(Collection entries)
········

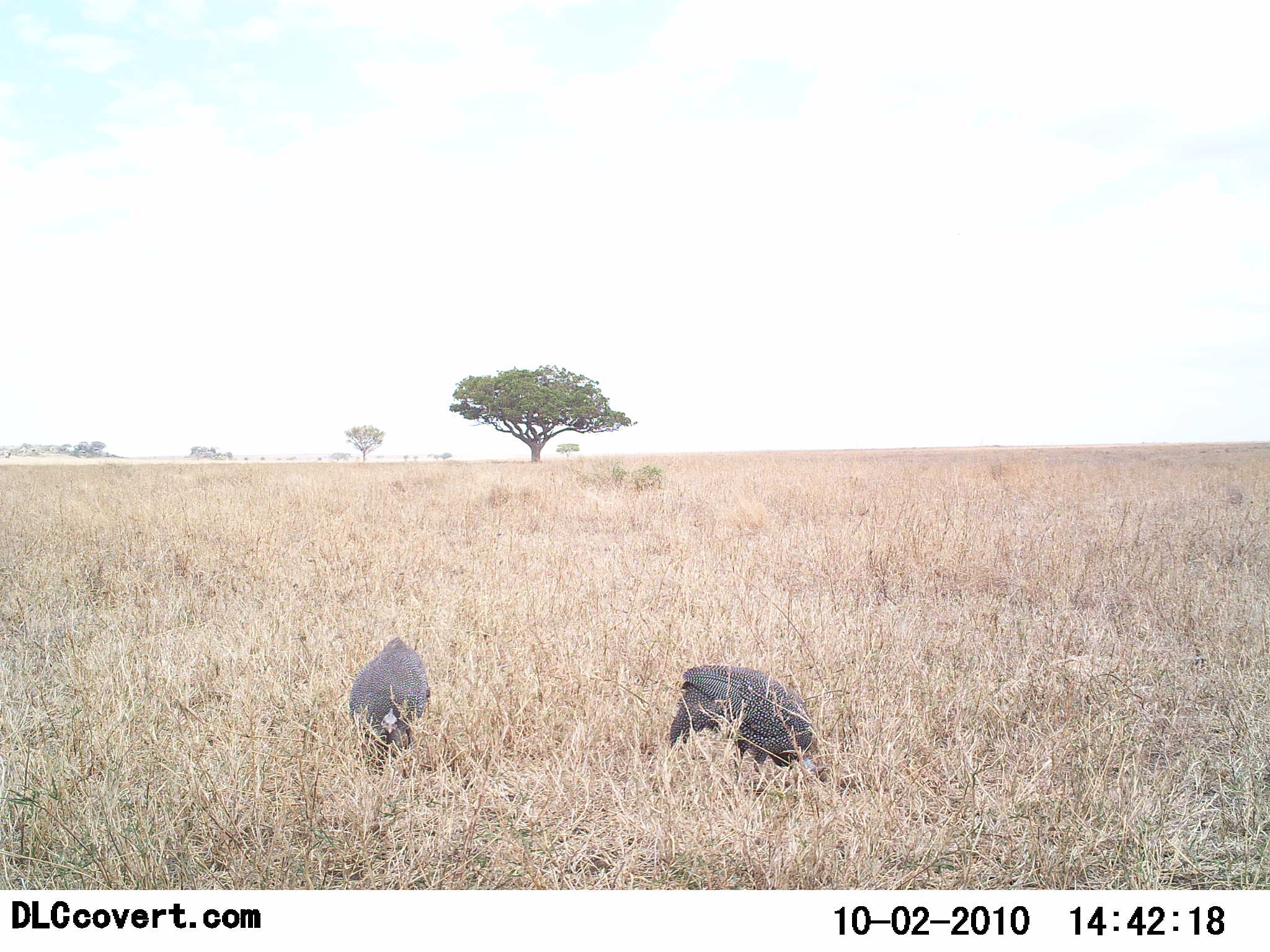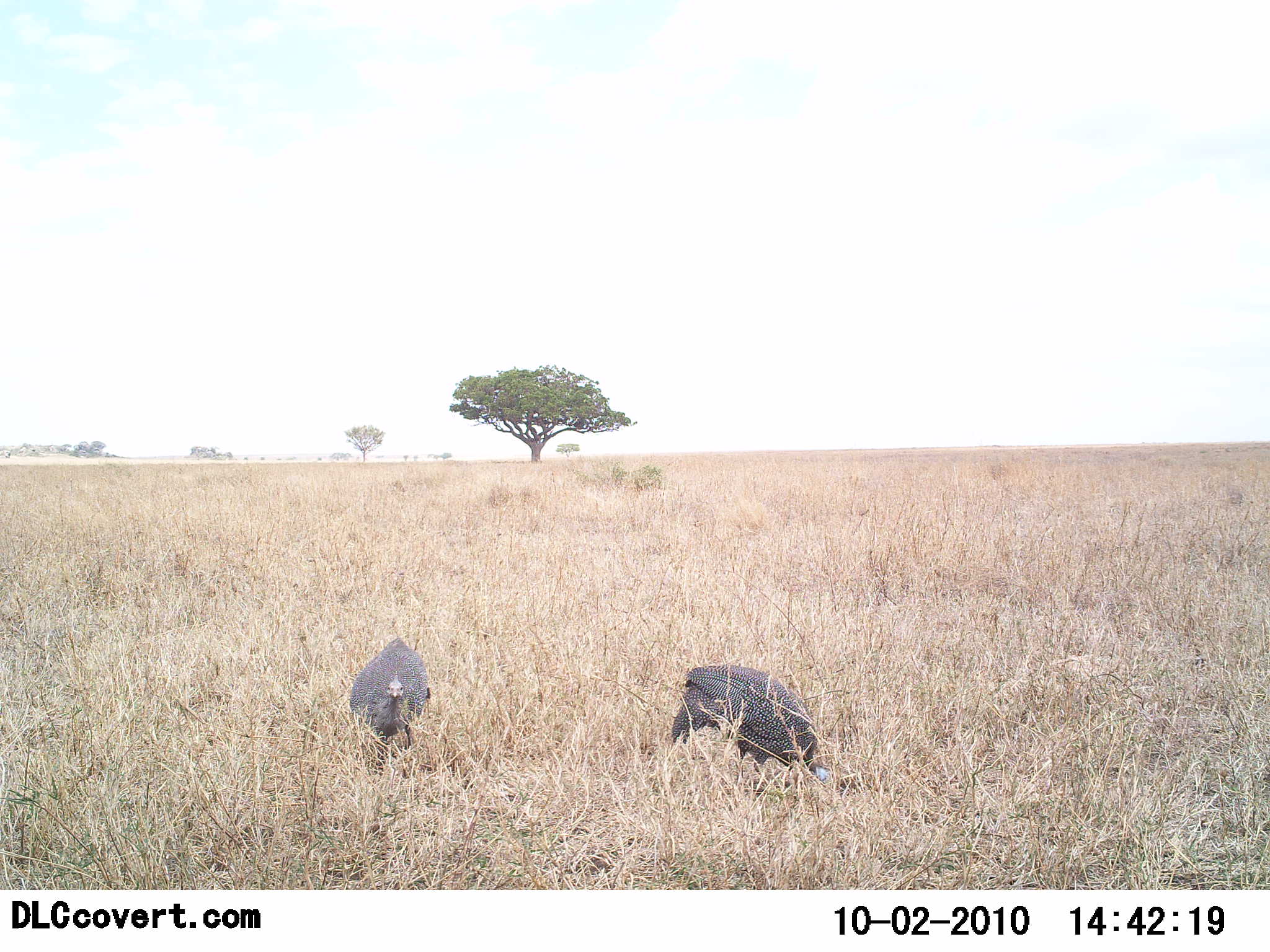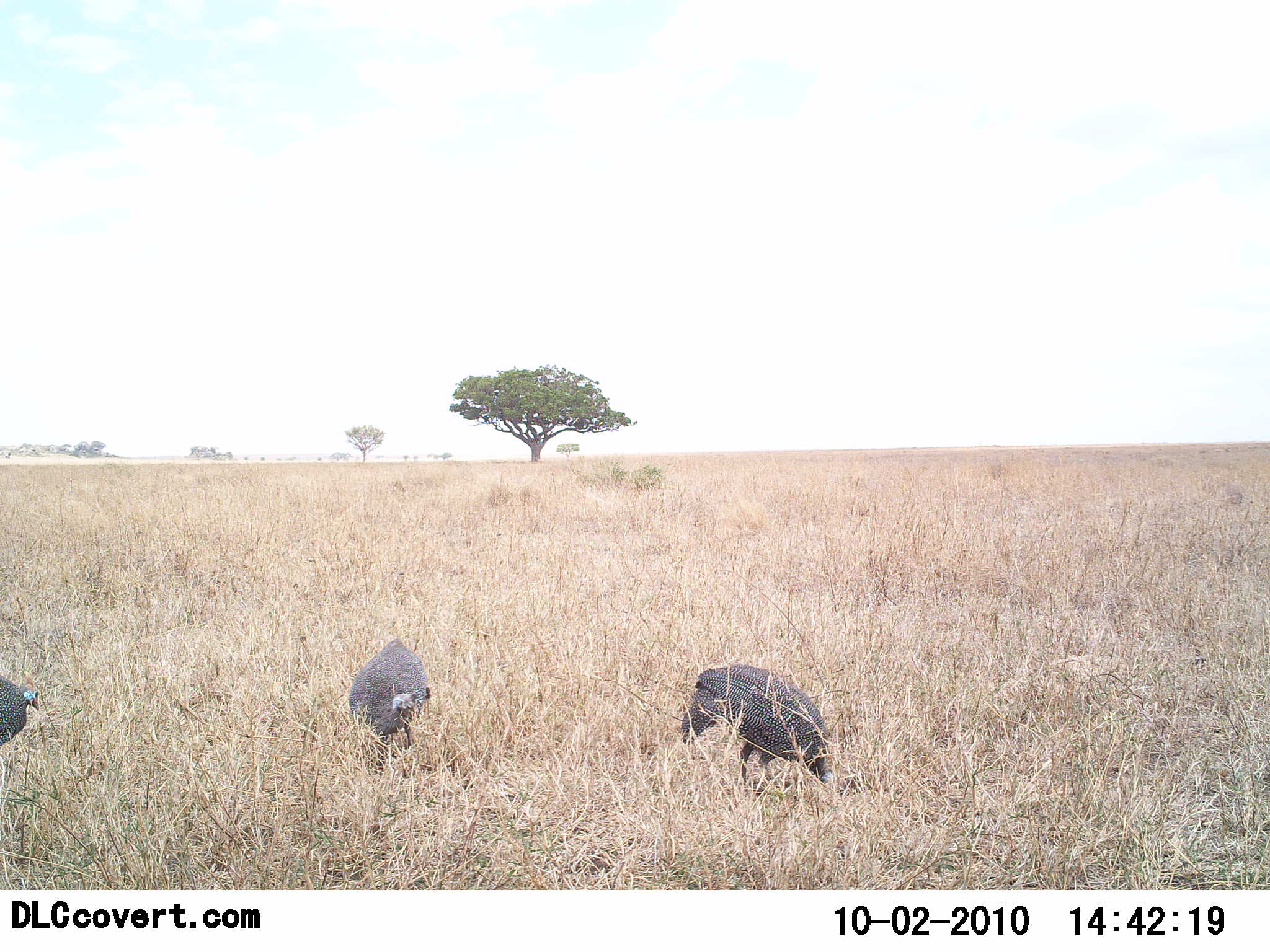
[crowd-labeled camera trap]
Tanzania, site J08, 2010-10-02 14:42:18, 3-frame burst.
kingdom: Animalia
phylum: Chordata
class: Aves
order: Galliformes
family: Numididae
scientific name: Numididae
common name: guinea fowl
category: guineafowl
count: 3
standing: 33%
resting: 0%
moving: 39%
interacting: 0%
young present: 0%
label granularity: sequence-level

········

→ **What needs to be done**:
You are asked to reproduce each line above exactly, but to exclude the pictures.

→ **Expected answer**:
[crowd-labeled camera trap]
Tanzania, site J08, 2010-10-02 14:42:18, 3-frame burst.
kingdom: Animalia
phylum: Chordata
class: Aves
order: Galliformes
family: Numididae
scientific name: Numididae
common name: guinea fowl
category: guineafowl
count: 3
standing: 33%
resting: 0%
moving: 39%
interacting: 0%
young present: 0%
label granularity: sequence-level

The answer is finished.